# Store-Bought Incubator or Homemade



## Dylanruenz (Aug 7, 2015)

My 15" Sulcata will be laying eggs within the next month, and I am looking to get prepared! I have been doing some research and came across Zoo Med and Exo Terra incubators that have had many different opinions. I have also heard homemade incubators "rarely" work.

Would you prefer store bought or homemade? Or what has been successful for you?

I will probably try a homemade incubator to start with, and this is what I will put together:
http://www.turtlestation.com/diy-homemade-incubator.html

Will it work? If not, what homemade incubators work? I plan on purchasing a store bought once I learn a bit more and get some experience.

In the future, what is the best incubator for $175 or less?
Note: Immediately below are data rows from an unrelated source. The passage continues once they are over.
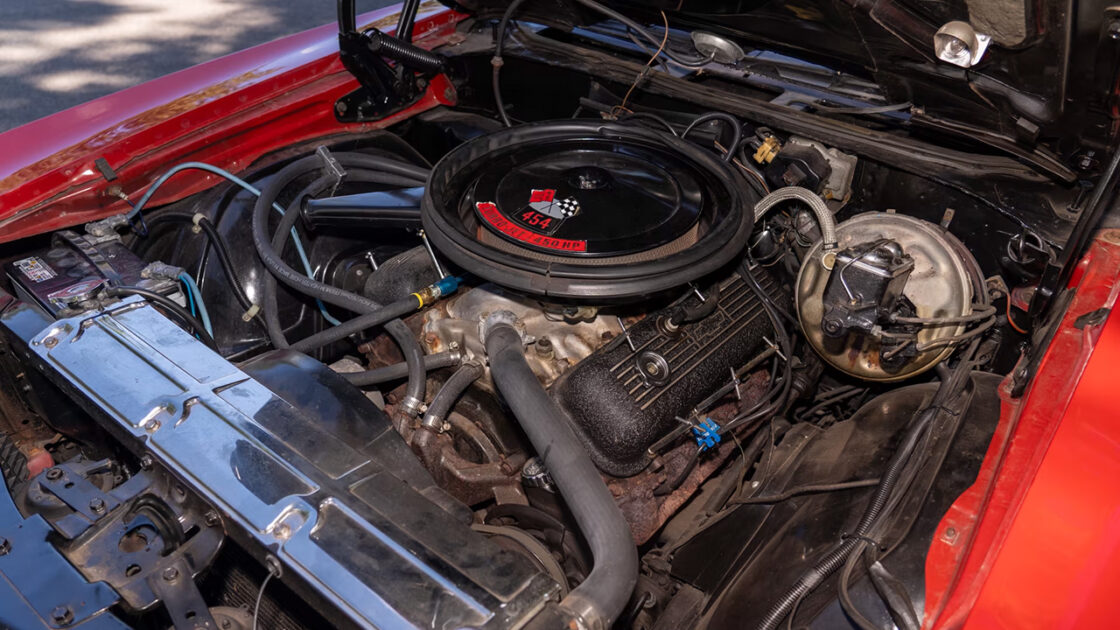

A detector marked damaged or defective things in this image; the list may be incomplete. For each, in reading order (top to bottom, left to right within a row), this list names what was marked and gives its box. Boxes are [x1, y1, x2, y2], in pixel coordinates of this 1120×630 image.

rusty bolt [50, 605, 73, 623]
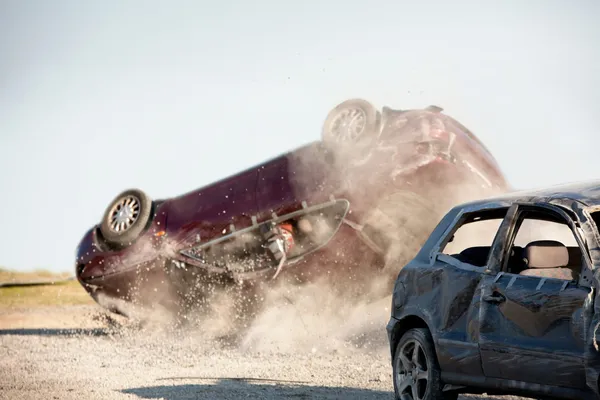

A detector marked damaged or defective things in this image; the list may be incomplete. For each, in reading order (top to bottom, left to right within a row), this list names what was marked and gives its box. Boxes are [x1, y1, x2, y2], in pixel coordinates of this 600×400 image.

dented car body [72, 98, 508, 318]
overturned maroon car [74, 100, 506, 318]
broken window [440, 208, 506, 268]
dark blue damaged car [386, 181, 600, 400]
dented car body [390, 180, 600, 400]
broken window [504, 209, 584, 282]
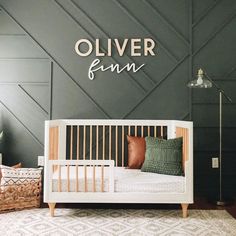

Thank you all for helping answer my questions, I have already learned a TON!


----------



## Carol S (Aug 7, 2015)

I use the Hovabator incubator (WITHOUT FAN) and have had good luck with them. I hatched out 29 Russian hatchlings this year. I bought my incubators from LLLreptile.com.


----------



## wellington (Aug 7, 2015)

i just ordered the one linked below. Another member uses it for her Pancakes and recommended it. 
http://www.amazon.com/dp/B007571D2K/?tag=exoticpetnetw-20


----------